EU regulators examining Apple's contracts with European carriers

EU regulators examining Apple's contracts with European carriers
A number of European carriers have sent copies of their contract with Apple to the EU after complaining that the deals hurt competition. The contracts allow these mobile operators to sell the Apple iPhone and EU regulators are investigating them for possible antitrust violations. While the EU regulators admitted that they are looking into the matter, a formal investigation cannot start until the carriers file formal charges. The fact that the EU is already examining the contracts without such a complaint could mean that they are taking the matter extremely seriously.

Apple does not allow public comments about its deals with carriers, but those who anonymously spoke to the New York Times said that the contracts that Apple demands that mobile operators sign in order to sell its iconic smartphone are "unusually strict" which makes it hard for other handset makers to compete with the Apple iPhone. The issues involved with this situation are believed to not affect U.S. carriers who are asked to sign a contract that one insider deemed as being more reasonable, although still aggressive. European carriers aren't really complaining because the popularity of the device means that they would be at a major disadvantage if they didn't carry the phone. According to Strategy Analytics, the Apple iPhone 5 was the best selling smartphone in the world in the fourth quarter.
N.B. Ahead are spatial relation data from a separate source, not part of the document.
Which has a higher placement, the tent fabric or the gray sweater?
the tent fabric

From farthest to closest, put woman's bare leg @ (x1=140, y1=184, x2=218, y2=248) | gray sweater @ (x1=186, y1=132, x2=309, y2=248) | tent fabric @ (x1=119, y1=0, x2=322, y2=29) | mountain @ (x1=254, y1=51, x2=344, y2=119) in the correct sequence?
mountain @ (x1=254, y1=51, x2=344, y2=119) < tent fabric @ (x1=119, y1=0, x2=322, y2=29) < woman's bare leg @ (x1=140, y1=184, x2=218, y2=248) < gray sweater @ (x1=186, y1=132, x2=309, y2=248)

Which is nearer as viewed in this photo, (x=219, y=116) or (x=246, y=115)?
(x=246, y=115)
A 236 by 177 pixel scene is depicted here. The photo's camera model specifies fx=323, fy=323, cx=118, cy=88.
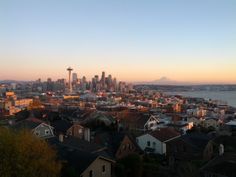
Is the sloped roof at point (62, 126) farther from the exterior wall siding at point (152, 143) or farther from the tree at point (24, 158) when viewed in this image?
the tree at point (24, 158)

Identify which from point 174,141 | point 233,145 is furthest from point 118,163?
point 233,145

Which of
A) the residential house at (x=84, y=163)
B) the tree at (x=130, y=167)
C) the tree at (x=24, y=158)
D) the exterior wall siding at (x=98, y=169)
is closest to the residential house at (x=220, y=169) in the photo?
the tree at (x=130, y=167)

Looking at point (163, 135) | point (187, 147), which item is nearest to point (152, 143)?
point (163, 135)

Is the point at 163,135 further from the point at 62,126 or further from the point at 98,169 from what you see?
the point at 98,169

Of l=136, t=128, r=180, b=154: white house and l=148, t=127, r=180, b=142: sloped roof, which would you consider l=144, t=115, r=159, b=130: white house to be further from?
l=136, t=128, r=180, b=154: white house

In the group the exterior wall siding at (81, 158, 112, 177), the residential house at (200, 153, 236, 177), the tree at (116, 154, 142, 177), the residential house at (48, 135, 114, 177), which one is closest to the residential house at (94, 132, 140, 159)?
the tree at (116, 154, 142, 177)

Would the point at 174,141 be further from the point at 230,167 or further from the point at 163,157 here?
the point at 230,167
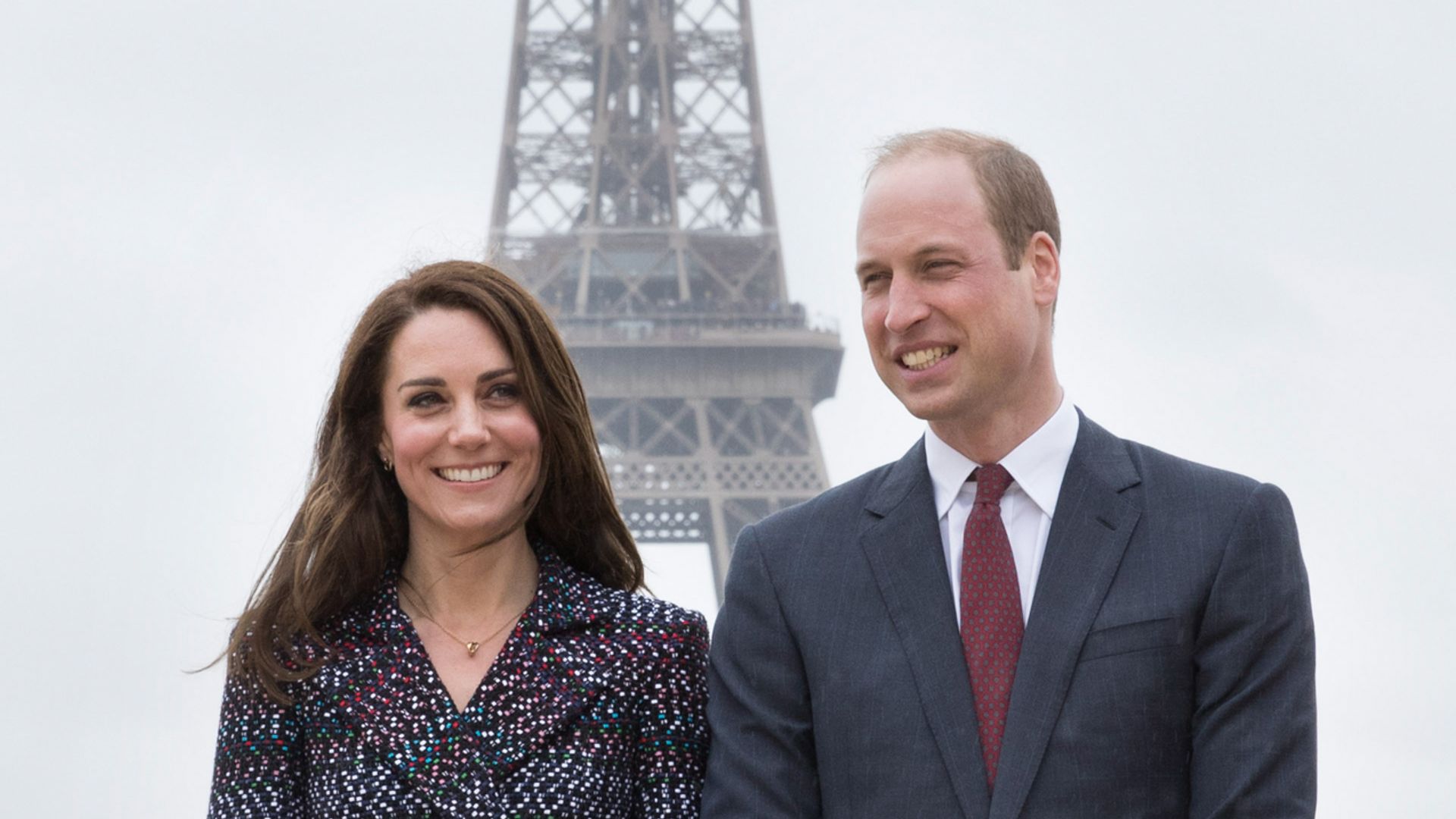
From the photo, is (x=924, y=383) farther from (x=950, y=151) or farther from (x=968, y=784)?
(x=968, y=784)

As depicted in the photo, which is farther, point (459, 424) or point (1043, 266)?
point (459, 424)

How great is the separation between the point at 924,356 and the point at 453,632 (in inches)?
47.8

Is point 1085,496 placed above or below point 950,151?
below

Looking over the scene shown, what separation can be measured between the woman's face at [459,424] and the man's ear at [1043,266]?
1.07 metres

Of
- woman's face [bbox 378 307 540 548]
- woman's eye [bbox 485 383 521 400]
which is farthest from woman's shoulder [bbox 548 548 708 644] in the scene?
woman's eye [bbox 485 383 521 400]

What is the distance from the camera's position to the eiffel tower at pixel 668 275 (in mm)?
33562

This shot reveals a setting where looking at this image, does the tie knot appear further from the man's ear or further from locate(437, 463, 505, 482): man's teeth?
locate(437, 463, 505, 482): man's teeth

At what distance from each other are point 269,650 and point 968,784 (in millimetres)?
1460

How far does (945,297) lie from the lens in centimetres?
350

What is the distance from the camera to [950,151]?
3580 mm

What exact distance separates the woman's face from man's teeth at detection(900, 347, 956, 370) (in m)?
0.85

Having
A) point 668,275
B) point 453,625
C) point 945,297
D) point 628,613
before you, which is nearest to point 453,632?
point 453,625

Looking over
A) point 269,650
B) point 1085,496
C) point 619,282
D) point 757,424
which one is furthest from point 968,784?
point 619,282

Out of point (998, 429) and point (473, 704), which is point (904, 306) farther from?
point (473, 704)
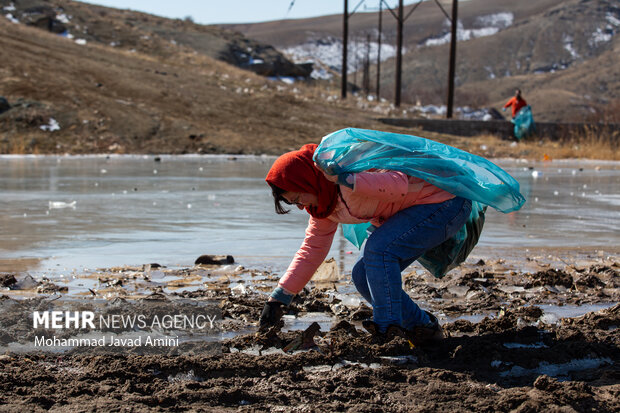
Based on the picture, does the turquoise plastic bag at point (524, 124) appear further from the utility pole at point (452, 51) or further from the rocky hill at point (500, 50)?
the rocky hill at point (500, 50)

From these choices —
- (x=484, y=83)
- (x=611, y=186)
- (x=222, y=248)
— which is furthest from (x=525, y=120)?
(x=484, y=83)

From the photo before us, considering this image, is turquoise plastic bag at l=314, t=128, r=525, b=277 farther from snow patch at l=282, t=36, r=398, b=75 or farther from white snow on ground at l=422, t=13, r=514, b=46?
white snow on ground at l=422, t=13, r=514, b=46

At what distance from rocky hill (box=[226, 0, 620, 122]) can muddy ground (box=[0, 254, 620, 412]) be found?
2914 inches

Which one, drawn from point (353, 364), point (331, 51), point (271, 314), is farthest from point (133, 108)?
point (331, 51)

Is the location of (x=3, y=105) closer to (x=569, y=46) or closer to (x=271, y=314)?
(x=271, y=314)

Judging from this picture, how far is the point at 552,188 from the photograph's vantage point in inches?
485

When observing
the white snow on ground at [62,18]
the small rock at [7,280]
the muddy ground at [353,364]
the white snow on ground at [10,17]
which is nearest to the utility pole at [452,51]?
the white snow on ground at [62,18]

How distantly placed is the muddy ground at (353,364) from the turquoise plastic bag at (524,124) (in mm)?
21216

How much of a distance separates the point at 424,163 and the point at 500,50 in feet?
422

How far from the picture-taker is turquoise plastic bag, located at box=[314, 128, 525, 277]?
11.6 ft

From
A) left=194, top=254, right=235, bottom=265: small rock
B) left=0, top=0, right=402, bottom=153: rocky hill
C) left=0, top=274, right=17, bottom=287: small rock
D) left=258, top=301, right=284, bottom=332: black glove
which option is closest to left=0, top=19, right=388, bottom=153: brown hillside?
left=0, top=0, right=402, bottom=153: rocky hill

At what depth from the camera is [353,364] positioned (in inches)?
133

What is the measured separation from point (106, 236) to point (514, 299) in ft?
12.3

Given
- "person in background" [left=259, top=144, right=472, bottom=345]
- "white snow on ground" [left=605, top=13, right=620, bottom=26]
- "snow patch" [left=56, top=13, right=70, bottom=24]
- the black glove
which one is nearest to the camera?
"person in background" [left=259, top=144, right=472, bottom=345]
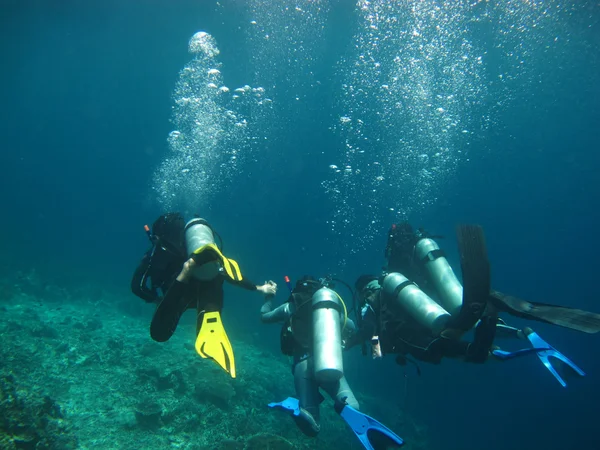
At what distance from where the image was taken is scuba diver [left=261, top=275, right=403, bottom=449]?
344 cm

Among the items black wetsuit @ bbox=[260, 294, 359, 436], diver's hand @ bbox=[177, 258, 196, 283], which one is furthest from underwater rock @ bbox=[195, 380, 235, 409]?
diver's hand @ bbox=[177, 258, 196, 283]

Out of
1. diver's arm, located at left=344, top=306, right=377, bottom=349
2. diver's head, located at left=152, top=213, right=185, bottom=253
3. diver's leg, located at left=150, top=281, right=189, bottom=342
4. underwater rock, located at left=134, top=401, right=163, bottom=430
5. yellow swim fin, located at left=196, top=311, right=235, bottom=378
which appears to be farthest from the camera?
underwater rock, located at left=134, top=401, right=163, bottom=430

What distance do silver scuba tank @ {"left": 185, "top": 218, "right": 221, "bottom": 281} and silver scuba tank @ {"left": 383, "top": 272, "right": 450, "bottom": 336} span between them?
2684 millimetres

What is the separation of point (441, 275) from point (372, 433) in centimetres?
268

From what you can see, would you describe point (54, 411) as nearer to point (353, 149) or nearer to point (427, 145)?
point (427, 145)

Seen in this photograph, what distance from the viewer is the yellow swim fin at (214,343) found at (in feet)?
9.94

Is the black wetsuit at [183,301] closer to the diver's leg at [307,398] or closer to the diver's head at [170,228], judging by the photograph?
the diver's head at [170,228]

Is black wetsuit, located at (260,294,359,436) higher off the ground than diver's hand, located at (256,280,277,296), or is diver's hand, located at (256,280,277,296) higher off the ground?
diver's hand, located at (256,280,277,296)

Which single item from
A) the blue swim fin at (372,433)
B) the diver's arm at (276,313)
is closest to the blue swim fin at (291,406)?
the blue swim fin at (372,433)

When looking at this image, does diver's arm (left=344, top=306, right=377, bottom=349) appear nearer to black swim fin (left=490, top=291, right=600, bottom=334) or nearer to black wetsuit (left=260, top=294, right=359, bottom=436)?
black wetsuit (left=260, top=294, right=359, bottom=436)

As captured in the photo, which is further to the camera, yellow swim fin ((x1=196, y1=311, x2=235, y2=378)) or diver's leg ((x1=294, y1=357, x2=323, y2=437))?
diver's leg ((x1=294, y1=357, x2=323, y2=437))

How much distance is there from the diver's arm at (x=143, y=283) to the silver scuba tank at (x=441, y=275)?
455cm

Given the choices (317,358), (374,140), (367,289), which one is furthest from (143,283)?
(374,140)

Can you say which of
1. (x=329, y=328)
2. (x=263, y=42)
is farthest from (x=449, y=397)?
(x=263, y=42)
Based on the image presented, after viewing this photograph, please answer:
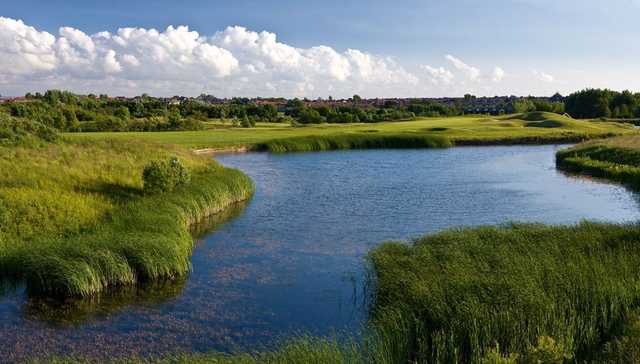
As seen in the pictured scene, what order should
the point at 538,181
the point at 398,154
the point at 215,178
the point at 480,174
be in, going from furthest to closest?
the point at 398,154, the point at 480,174, the point at 538,181, the point at 215,178

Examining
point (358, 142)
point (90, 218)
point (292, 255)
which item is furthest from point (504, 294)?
point (358, 142)

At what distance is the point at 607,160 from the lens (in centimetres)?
4456

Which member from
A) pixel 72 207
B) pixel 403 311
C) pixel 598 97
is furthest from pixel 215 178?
pixel 598 97

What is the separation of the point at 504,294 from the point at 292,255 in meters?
9.24

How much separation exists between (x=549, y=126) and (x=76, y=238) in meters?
78.1

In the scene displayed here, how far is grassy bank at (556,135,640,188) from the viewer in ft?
123

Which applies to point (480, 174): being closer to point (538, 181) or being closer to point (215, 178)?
point (538, 181)

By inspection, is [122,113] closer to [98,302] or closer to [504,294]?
[98,302]

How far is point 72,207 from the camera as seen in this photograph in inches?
826

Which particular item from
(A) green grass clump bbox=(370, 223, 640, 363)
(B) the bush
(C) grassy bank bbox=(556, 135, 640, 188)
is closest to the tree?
(C) grassy bank bbox=(556, 135, 640, 188)

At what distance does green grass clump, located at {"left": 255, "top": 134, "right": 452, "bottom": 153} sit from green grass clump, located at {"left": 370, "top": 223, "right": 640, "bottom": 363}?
47.9 meters

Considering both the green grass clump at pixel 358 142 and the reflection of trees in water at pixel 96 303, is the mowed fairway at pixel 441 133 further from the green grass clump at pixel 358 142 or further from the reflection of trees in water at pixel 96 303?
the reflection of trees in water at pixel 96 303

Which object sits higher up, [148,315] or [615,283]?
[615,283]

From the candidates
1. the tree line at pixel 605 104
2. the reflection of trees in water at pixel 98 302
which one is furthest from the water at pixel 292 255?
the tree line at pixel 605 104
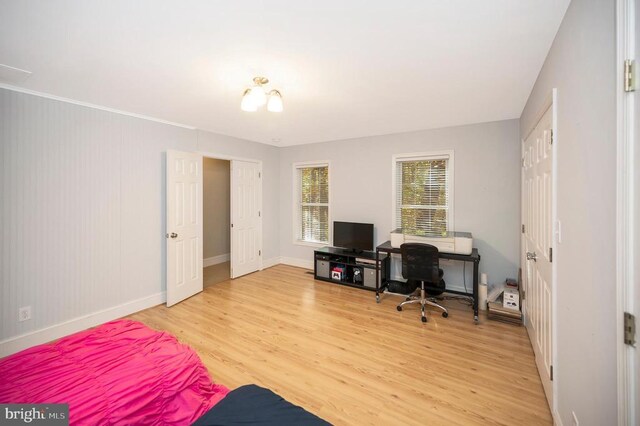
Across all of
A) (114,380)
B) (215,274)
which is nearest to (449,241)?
(114,380)

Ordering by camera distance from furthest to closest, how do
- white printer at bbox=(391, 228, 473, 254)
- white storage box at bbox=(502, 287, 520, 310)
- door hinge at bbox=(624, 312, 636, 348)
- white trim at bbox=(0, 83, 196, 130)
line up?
white printer at bbox=(391, 228, 473, 254) < white storage box at bbox=(502, 287, 520, 310) < white trim at bbox=(0, 83, 196, 130) < door hinge at bbox=(624, 312, 636, 348)

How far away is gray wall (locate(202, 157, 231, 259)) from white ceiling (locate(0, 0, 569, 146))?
2.87 meters

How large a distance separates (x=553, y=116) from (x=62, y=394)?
3.12 m

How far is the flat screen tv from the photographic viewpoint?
4.46 m

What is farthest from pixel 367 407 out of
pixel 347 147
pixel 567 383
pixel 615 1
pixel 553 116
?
pixel 347 147

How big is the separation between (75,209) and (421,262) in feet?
13.2

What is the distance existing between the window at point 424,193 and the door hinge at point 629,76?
2.99 meters

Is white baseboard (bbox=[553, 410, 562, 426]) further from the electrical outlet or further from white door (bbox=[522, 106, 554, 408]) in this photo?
the electrical outlet

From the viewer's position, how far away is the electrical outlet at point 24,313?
255 cm

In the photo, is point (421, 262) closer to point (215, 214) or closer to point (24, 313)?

Each carrier selling the Apple iPhone is said to have a different contract. Carrier sales of the iPhone accounted for 56% of the $55 billion in revenue that Apple earned last quarter. Most carriers have a quota that they must hit over a three year period to continue receiving the device. Unsold units must be paid for, which is is part of the problem that U.S. carrier Leap Wireless is having with its deal with Apple. But those with knowledge of the situation say that the problem is with French carriers. This comes despite a recent comment from Stéphane Richard, Chairman of French Telecom-Orange, who said that Apple is "probably a little less arrogant" under CEO Tim Cook.

There is a lot at stake for Apple. The maximum fine for being found guilty of using anti-competitive contracts to block competition is 10% of annual global sales. The highest fine on record is the 1.1 billion EUR ($1.42 billion USD) that Intel was hit with in 2009 for abusing its position in the computer chip market. That case is being appealed by Intel.

Discussing its European contracts with carriers, Apple spokeswoman Natalie Kerris, said, "Our contracts fully comply with local laws wherever we do business, including the E.U."